(Passage to read)

Trevigen Inc. Awarded Prestigious Grant to Bring CometChip to Market
As a pioneer in commercializing the only complete and standardized system employing the comet TUNEL assay for the detection of DNA damage in single cells, Trevigen and its collaborators have developed a spatially encoded microwell system, which through preliminary tests shows to enable a 3,000 percent increase in throughput, with heightened accuracy. With the additional funding, Trevigen will meet the needs of basic researchers, epidemiologists, clinicians and researchers in the pharmaceutical industry, by developing a multi-purpose high throughput platform and software for quantifying DNA damage and repair in human cells.
"We are honored to receive more than $1,818,784 of SBIR funds awarded for this TUNEL assay project, including the Phase I Award from 2011," said Principal Investigator, Dr. Jay George. "Knowledge about DNA damage and repair is relevant to cancer prevention, susceptibility and treatment, with applications in drug development, clinical assay development and genotoxocity testing."
For more information, visit www.trevigen.com.

(End Passage to read)
(The data)

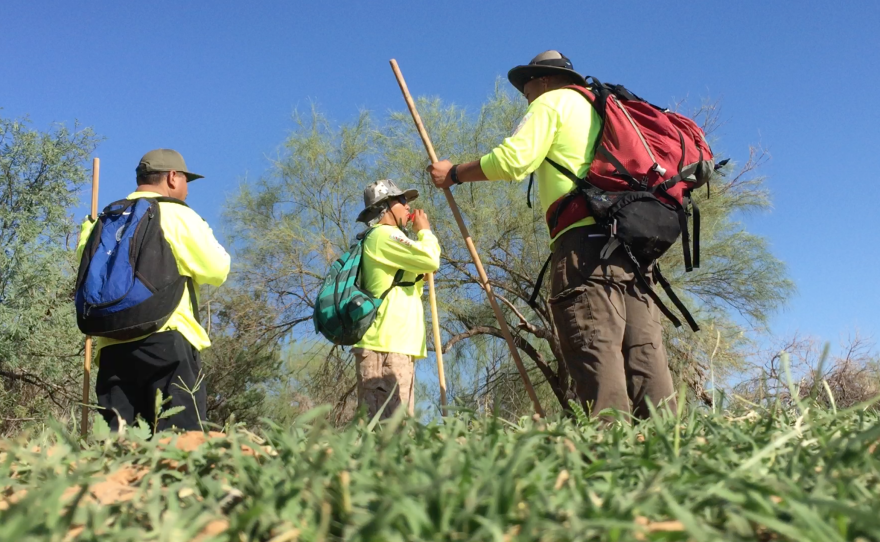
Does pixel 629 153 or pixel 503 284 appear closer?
pixel 629 153

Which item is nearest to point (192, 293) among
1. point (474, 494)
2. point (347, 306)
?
point (347, 306)

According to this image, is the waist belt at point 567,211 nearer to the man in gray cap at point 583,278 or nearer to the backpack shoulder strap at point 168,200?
the man in gray cap at point 583,278

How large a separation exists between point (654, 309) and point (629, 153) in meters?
0.74

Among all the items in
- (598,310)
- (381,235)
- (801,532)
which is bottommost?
(801,532)

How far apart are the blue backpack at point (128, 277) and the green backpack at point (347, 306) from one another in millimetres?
1061

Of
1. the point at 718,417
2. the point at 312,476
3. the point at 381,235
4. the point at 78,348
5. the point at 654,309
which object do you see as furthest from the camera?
the point at 78,348

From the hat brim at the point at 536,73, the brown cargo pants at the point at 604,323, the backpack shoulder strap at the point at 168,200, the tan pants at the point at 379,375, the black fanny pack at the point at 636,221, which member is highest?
the hat brim at the point at 536,73

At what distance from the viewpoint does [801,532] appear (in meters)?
0.80

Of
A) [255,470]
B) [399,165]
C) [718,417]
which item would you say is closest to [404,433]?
[255,470]

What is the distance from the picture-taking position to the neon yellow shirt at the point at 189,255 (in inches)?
153

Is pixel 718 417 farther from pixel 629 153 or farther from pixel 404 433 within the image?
pixel 629 153

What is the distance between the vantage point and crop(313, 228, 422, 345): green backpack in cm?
469

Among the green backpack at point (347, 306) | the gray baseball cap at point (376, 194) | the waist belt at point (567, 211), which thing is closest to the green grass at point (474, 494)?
the waist belt at point (567, 211)

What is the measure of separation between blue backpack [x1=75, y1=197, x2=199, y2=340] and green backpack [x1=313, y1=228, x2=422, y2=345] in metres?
1.06
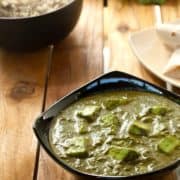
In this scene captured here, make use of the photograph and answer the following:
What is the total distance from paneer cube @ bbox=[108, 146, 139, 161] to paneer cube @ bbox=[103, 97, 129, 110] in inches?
5.3

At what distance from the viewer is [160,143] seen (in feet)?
2.82

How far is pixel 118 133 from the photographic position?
0.89 metres

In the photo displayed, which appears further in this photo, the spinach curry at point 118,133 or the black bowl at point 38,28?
the black bowl at point 38,28

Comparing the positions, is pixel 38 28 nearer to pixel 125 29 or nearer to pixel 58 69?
pixel 58 69

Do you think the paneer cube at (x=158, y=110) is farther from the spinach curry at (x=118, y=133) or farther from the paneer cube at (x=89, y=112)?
the paneer cube at (x=89, y=112)

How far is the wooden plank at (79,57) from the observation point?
1140mm

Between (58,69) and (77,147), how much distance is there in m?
0.39

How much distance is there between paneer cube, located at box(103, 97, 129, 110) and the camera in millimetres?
967

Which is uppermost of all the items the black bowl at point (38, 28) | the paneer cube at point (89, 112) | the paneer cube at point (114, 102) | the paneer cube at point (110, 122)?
the black bowl at point (38, 28)

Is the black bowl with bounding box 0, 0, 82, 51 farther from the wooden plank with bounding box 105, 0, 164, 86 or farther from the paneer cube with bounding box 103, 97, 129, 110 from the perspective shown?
the paneer cube with bounding box 103, 97, 129, 110

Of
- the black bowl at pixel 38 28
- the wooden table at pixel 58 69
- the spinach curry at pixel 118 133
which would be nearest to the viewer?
the spinach curry at pixel 118 133

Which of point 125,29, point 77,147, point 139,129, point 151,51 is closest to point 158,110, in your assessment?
point 139,129

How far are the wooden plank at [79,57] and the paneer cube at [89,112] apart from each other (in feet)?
0.35

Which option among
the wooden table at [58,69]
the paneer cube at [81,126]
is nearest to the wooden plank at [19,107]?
the wooden table at [58,69]
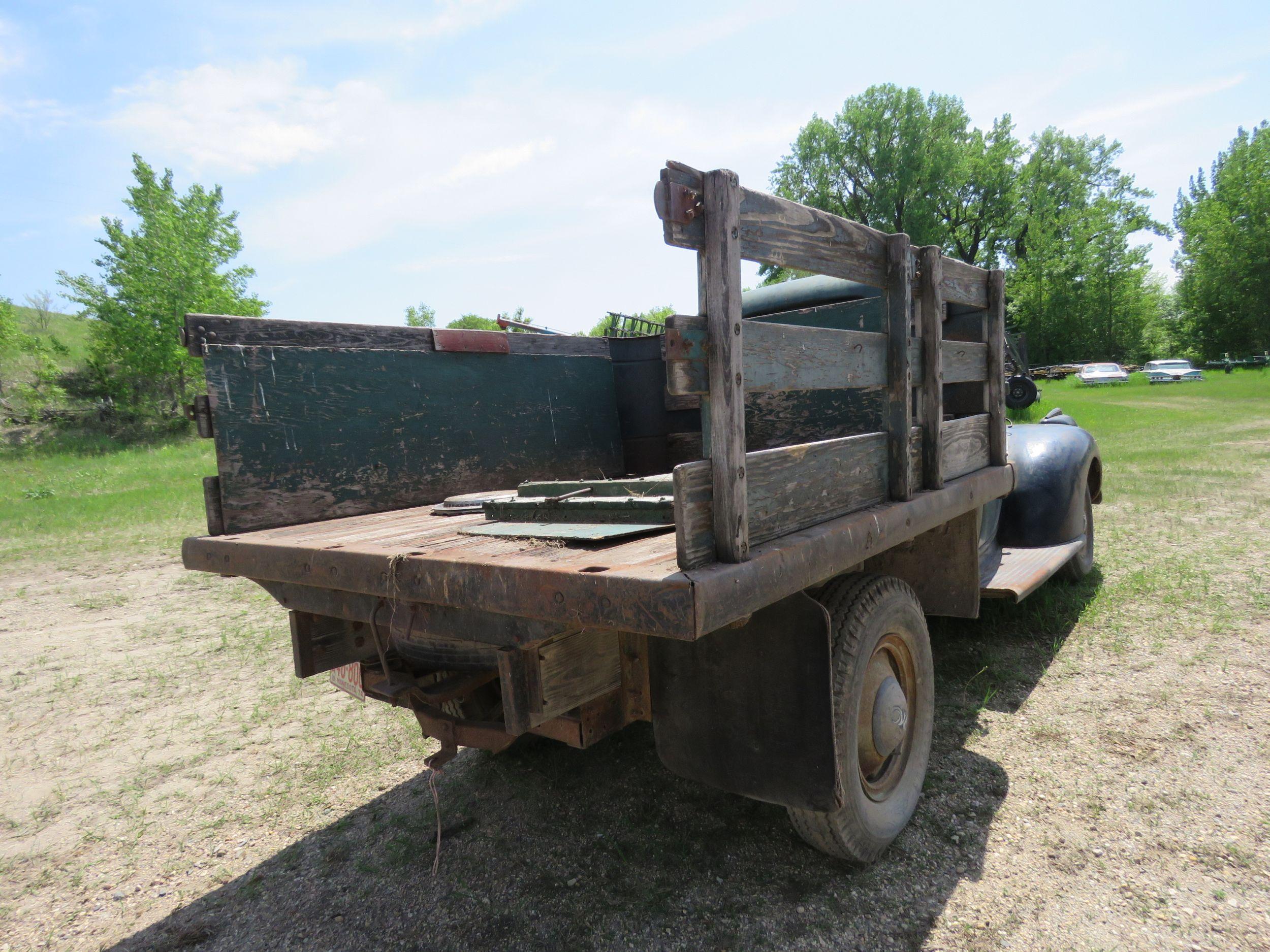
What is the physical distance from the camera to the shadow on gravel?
2029mm

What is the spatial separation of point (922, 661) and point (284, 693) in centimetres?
317

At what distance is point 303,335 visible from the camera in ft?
8.79

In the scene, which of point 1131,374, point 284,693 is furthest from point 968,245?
point 284,693

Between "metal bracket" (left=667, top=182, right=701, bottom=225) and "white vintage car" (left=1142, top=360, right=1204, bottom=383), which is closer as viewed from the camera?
"metal bracket" (left=667, top=182, right=701, bottom=225)

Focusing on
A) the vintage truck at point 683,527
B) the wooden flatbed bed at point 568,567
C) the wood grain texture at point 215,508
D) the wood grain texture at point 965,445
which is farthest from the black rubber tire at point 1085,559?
the wood grain texture at point 215,508

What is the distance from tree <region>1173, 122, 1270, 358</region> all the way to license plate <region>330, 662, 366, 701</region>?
48370 millimetres

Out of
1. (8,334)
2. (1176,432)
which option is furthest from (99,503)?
(8,334)

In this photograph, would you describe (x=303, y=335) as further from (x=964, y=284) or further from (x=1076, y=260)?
(x=1076, y=260)

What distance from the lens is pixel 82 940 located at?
2.15 metres

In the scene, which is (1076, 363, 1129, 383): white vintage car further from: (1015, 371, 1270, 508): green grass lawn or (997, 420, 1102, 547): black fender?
(997, 420, 1102, 547): black fender

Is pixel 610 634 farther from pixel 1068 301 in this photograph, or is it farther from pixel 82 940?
pixel 1068 301

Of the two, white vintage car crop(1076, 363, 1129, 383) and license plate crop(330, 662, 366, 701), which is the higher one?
white vintage car crop(1076, 363, 1129, 383)

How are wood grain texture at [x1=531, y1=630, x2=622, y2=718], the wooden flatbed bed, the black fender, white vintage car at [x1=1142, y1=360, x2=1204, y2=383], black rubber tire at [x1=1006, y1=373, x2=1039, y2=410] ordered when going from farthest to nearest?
white vintage car at [x1=1142, y1=360, x2=1204, y2=383] < black rubber tire at [x1=1006, y1=373, x2=1039, y2=410] < the black fender < wood grain texture at [x1=531, y1=630, x2=622, y2=718] < the wooden flatbed bed

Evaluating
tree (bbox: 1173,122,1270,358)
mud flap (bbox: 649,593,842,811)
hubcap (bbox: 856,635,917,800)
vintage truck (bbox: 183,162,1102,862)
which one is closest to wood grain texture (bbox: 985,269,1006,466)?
vintage truck (bbox: 183,162,1102,862)
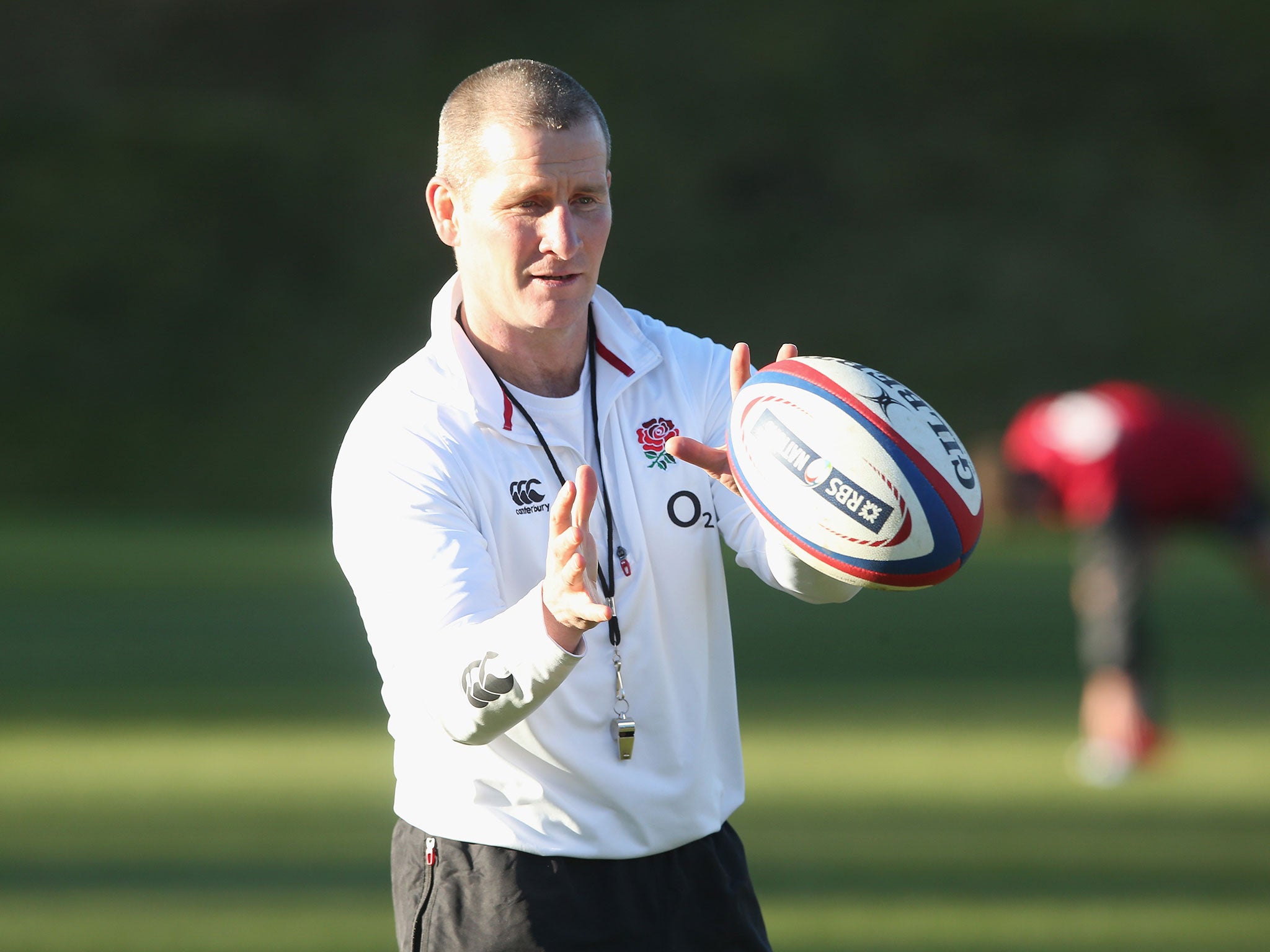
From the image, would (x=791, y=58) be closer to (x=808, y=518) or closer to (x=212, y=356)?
(x=212, y=356)

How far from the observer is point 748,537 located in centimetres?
411

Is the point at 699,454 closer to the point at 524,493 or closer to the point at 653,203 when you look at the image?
the point at 524,493

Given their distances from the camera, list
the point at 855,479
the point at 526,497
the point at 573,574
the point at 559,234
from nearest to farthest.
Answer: the point at 573,574 → the point at 559,234 → the point at 526,497 → the point at 855,479

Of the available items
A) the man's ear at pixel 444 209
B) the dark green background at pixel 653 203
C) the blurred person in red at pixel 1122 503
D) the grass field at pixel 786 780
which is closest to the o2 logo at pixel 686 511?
the man's ear at pixel 444 209

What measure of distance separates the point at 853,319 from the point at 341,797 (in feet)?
71.6

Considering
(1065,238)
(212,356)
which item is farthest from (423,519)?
(1065,238)

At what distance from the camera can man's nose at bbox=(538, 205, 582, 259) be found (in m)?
3.71

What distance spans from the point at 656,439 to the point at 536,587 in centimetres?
52

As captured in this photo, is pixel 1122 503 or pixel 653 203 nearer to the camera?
pixel 1122 503

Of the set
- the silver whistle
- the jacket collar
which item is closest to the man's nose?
the jacket collar

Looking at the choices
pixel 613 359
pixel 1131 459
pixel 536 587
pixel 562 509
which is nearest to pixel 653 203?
pixel 1131 459

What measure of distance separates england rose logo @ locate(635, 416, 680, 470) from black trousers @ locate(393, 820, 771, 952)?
80 cm

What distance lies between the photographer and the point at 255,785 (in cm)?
1023

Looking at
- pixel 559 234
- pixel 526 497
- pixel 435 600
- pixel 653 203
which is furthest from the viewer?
pixel 653 203
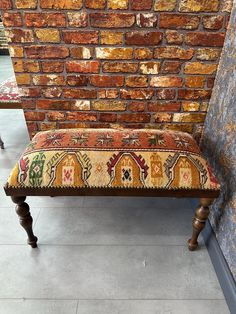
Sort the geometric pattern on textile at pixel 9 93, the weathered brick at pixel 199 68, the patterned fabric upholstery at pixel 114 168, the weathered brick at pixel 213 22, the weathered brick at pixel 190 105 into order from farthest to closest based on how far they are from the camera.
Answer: the geometric pattern on textile at pixel 9 93
the weathered brick at pixel 190 105
the weathered brick at pixel 199 68
the weathered brick at pixel 213 22
the patterned fabric upholstery at pixel 114 168

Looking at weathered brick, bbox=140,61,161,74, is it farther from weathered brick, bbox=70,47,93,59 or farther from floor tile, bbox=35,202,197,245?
floor tile, bbox=35,202,197,245

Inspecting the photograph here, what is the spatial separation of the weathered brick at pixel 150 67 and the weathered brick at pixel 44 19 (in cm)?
40

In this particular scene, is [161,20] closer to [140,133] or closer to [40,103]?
[140,133]

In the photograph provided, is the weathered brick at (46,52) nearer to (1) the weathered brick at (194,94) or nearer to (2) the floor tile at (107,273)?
(1) the weathered brick at (194,94)

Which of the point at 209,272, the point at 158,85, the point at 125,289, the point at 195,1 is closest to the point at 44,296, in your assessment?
the point at 125,289

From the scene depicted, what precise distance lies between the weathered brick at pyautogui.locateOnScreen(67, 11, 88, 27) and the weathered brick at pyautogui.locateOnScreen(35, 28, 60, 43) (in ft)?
0.27

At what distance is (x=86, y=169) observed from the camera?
0.93 meters

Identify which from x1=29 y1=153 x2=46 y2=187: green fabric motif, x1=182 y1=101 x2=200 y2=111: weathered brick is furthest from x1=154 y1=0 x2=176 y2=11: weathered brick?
x1=29 y1=153 x2=46 y2=187: green fabric motif

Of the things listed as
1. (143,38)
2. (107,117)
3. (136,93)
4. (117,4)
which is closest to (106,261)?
(107,117)

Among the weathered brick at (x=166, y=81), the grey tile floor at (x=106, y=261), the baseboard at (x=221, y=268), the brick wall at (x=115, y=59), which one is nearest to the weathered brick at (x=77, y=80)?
the brick wall at (x=115, y=59)

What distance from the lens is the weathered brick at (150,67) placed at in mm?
1150

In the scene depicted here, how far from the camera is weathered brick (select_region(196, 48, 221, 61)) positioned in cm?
111

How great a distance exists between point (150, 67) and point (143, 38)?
0.13 meters

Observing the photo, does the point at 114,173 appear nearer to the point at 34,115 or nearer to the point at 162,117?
the point at 162,117
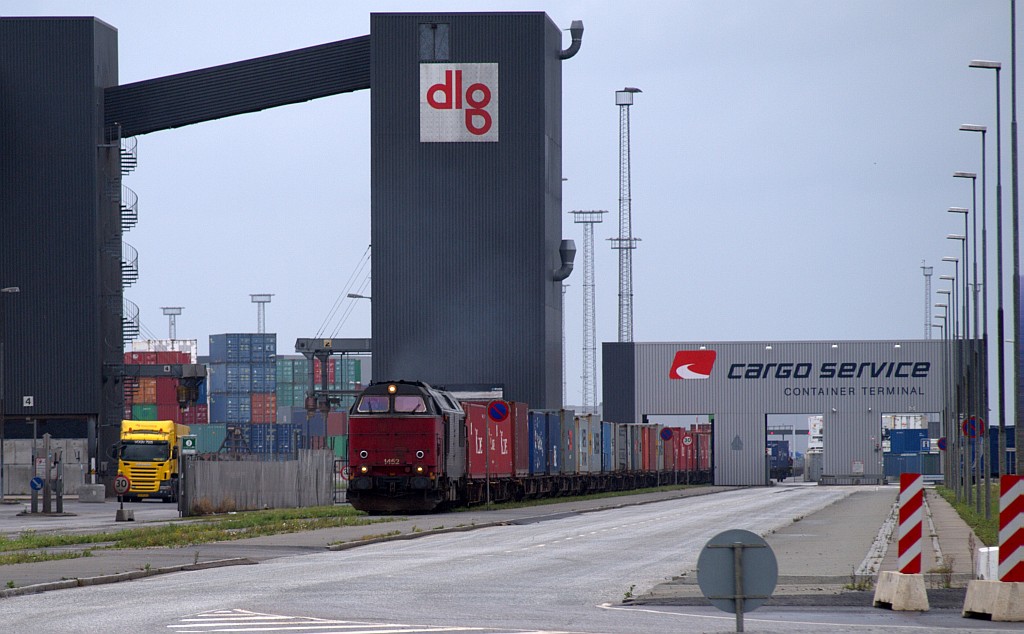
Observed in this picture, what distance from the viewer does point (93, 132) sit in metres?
70.7

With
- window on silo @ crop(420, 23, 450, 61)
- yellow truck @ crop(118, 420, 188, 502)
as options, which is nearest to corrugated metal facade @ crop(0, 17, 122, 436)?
yellow truck @ crop(118, 420, 188, 502)

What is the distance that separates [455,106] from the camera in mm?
70812

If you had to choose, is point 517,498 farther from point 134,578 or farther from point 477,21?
point 134,578

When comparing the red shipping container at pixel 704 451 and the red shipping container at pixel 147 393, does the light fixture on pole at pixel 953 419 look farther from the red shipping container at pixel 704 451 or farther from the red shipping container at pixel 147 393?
the red shipping container at pixel 147 393

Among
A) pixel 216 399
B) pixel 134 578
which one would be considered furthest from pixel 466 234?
pixel 216 399

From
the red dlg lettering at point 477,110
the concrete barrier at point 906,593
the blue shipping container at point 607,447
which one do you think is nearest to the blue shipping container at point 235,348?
the red dlg lettering at point 477,110

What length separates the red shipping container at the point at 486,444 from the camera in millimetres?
46219

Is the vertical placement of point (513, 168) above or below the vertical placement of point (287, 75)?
below

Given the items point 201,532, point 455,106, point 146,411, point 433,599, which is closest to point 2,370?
point 455,106

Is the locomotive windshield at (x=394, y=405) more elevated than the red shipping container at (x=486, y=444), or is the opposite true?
the locomotive windshield at (x=394, y=405)

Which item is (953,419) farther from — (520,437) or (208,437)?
(208,437)

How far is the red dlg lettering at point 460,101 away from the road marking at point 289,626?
187 feet

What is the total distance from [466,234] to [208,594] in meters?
53.2

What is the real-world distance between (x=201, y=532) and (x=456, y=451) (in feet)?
46.0
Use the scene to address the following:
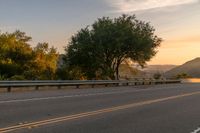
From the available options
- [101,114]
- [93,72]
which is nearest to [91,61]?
[93,72]

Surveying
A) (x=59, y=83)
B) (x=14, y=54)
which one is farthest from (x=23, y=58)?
(x=59, y=83)

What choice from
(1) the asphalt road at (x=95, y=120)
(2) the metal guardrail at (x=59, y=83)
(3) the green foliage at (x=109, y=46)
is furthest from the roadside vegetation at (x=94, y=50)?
(1) the asphalt road at (x=95, y=120)

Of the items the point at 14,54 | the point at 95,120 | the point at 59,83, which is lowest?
the point at 95,120

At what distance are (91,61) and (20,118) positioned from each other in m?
49.1

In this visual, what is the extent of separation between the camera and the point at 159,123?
14.8m

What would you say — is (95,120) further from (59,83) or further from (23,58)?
(23,58)

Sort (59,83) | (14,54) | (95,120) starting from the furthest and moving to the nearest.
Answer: (14,54) < (59,83) < (95,120)

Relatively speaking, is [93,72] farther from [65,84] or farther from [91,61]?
[65,84]

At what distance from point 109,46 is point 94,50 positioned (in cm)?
243

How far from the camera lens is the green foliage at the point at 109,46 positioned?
2458 inches

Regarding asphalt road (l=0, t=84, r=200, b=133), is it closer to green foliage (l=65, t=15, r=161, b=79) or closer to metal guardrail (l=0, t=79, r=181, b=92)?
metal guardrail (l=0, t=79, r=181, b=92)

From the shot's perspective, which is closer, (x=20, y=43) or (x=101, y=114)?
(x=101, y=114)

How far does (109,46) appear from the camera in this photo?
62.3 m

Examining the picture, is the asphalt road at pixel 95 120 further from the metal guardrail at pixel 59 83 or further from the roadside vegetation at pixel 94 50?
the roadside vegetation at pixel 94 50
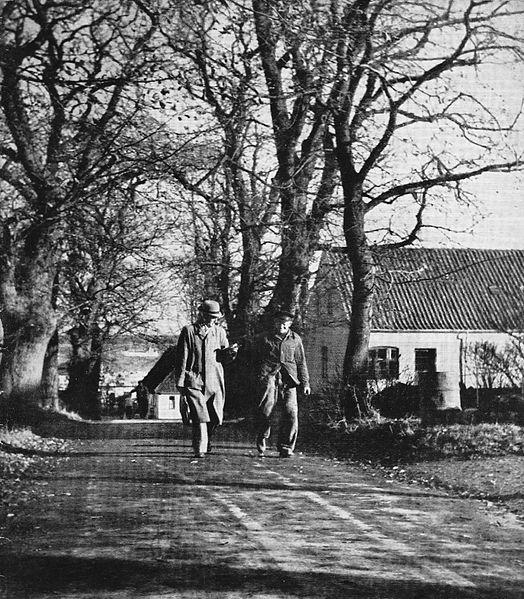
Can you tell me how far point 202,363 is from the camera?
42.0ft

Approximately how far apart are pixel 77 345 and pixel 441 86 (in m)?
29.2

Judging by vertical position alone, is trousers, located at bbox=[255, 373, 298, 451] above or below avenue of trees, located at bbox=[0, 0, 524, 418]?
below

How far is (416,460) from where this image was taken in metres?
13.1

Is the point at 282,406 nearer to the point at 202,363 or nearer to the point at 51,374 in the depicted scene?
the point at 202,363

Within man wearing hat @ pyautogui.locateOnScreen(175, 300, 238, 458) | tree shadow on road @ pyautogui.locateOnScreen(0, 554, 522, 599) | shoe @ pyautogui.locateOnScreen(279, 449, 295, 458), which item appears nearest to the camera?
tree shadow on road @ pyautogui.locateOnScreen(0, 554, 522, 599)

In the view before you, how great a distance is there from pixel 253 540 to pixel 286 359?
6.40 meters

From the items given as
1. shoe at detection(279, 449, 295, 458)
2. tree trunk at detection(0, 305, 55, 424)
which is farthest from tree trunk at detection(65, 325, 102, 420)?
shoe at detection(279, 449, 295, 458)

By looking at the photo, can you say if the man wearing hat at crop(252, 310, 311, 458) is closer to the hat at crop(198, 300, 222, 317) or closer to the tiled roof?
the hat at crop(198, 300, 222, 317)

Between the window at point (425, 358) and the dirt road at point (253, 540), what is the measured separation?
33.8 meters

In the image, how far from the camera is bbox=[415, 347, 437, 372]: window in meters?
44.7

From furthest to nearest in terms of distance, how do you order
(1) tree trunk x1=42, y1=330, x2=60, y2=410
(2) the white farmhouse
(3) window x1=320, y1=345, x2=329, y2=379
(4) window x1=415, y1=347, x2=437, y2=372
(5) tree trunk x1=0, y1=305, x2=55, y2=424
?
1. (3) window x1=320, y1=345, x2=329, y2=379
2. (4) window x1=415, y1=347, x2=437, y2=372
3. (2) the white farmhouse
4. (1) tree trunk x1=42, y1=330, x2=60, y2=410
5. (5) tree trunk x1=0, y1=305, x2=55, y2=424

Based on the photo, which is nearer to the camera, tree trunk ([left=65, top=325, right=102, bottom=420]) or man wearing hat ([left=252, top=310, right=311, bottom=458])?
Answer: man wearing hat ([left=252, top=310, right=311, bottom=458])

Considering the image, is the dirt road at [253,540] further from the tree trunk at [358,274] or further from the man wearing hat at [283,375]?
the tree trunk at [358,274]

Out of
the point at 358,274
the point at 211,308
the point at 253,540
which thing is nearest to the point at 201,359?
the point at 211,308
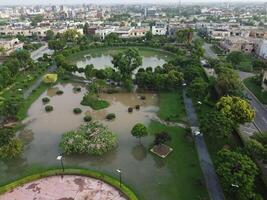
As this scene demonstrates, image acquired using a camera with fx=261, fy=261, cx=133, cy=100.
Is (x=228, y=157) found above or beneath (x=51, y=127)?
above

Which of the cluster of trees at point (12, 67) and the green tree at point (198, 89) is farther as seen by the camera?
the cluster of trees at point (12, 67)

(End The data)

Exercise tasks>
1. From the Trevigen grant announcement, list every group whose needs Trevigen will meet with the additional funding.
2. Please rewrite the part of the Trevigen grant announcement that begins at the words "Trevigen Inc. Awarded" and ends after "in human cells.", replacing "throughput" with "output".
3. Extend the Trevigen grant announcement past its final line.

Outputs for the tasks>
1.
- basic researchers
- epidemiologists
- clinicians
- researchers in the pharmaceutical industry

2.
Trevigen Inc. Awarded Prestigious Grant to Bring CometChip to Market
As a pioneer in commercializing the only complete and standardized system employing the comet TUNEL assay for the detection of DNA damage in single cells, Trevigen and its collaborators have developed a spatially encoded microwell system, which through preliminary tests shows to enable a 3,000 percent increase in output, with heightened accuracy. With the additional funding, Trevigen will meet the needs of basic researchers, epidemiologists, clinicians and researchers in the pharmaceutical industry, by developing a multi-purpose high output platform and software for quantifying DNA damage and repair in human cells.

3.
About Trevigen, Inc.:
Trevigen, Inc. is a rapidly growing biotechnology company focused on the development of products and technology for cancer research, emphasizing apoptosis, DNA damage and repair, and cancer cell function and behavior. The company is located in the I-270 "High Technology Corridor" in Gaithersburg, Maryland.
Trevigen-brand research products are marketed via the Internet, catalog, journal advertising, direct mail and telemarketing, giving Trevigen worldwide recognition among those in the area of cancer research. Distributor appointments have been made in the Americas, Europe and the Pacific Rim. Trevigen also has in place supply agreements with major government and university medical research centers, in order to make them a part of the growing areas of government research and pharmaceutical research.
The company is the recipient of several SBIR grants from the National Institutes of Health, concerning technology development for the analysis of DNA damage.